### Extracted data
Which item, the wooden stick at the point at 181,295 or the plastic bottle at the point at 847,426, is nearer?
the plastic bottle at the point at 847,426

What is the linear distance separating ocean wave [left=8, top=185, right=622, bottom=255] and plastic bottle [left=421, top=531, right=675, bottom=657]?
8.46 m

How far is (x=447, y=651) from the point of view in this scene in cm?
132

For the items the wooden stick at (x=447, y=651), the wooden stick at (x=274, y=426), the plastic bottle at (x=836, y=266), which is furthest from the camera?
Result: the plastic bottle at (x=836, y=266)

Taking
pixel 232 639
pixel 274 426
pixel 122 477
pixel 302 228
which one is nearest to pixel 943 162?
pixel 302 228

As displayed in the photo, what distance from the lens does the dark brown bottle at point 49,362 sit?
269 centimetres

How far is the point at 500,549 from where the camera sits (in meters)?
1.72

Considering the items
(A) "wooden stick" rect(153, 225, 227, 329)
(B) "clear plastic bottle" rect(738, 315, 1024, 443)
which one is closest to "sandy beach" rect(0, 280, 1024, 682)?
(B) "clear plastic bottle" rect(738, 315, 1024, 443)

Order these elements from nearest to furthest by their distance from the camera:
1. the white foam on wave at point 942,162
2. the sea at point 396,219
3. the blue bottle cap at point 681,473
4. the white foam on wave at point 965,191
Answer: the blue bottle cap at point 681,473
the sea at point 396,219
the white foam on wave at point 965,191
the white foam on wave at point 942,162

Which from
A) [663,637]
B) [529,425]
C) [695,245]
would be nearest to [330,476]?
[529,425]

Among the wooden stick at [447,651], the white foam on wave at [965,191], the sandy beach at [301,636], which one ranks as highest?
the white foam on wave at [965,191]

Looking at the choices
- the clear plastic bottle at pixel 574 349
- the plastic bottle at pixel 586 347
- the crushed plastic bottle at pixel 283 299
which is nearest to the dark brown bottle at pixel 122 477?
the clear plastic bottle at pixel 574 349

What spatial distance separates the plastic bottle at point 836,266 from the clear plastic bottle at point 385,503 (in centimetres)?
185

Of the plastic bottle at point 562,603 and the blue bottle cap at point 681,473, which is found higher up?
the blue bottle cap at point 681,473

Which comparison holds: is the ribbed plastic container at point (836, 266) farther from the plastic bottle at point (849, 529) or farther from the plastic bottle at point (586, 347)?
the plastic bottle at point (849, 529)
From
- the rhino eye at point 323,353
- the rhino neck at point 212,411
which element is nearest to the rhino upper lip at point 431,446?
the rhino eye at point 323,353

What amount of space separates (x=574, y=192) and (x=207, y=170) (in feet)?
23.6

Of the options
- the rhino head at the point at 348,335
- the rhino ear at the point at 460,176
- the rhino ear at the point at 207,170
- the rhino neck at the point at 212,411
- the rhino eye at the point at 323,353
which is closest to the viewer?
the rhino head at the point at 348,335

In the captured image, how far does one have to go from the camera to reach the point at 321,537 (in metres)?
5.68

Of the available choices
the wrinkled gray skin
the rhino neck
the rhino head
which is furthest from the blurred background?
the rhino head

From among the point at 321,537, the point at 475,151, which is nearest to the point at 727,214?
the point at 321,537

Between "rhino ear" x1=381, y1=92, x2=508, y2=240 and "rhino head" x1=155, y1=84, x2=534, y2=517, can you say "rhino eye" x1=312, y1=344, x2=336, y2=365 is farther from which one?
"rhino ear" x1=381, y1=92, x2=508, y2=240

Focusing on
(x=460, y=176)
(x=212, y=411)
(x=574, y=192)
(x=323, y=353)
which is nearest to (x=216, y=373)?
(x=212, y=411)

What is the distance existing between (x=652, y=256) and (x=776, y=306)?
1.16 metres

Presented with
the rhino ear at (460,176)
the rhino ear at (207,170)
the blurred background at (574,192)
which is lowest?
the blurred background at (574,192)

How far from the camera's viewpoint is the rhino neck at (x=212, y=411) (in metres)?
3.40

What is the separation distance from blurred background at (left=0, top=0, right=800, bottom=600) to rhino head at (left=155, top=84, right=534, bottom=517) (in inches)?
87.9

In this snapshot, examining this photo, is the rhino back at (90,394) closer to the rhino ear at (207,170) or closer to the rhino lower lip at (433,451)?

### Given task
Copy the material above again, from the line with "Of the available choices" to the line with "1.16 metres", keeping every character unchanged.

### Output of the exercise
Of the available choices
the wrinkled gray skin
the rhino neck
the rhino head
which is furthest from the blurred background?
the rhino head

From among the point at 321,537, the point at 475,151, which is nearest to the point at 727,214?
the point at 321,537

Between "rhino ear" x1=381, y1=92, x2=508, y2=240 and "rhino head" x1=155, y1=84, x2=534, y2=517, can you say "rhino eye" x1=312, y1=344, x2=336, y2=365 is farther from which one?
"rhino ear" x1=381, y1=92, x2=508, y2=240

Focusing on
(x=460, y=176)
(x=212, y=411)
(x=574, y=192)
(x=323, y=353)
which is nearest to (x=216, y=373)?
(x=212, y=411)

What is the distance existing between (x=652, y=256) and (x=776, y=306)?
1.16 metres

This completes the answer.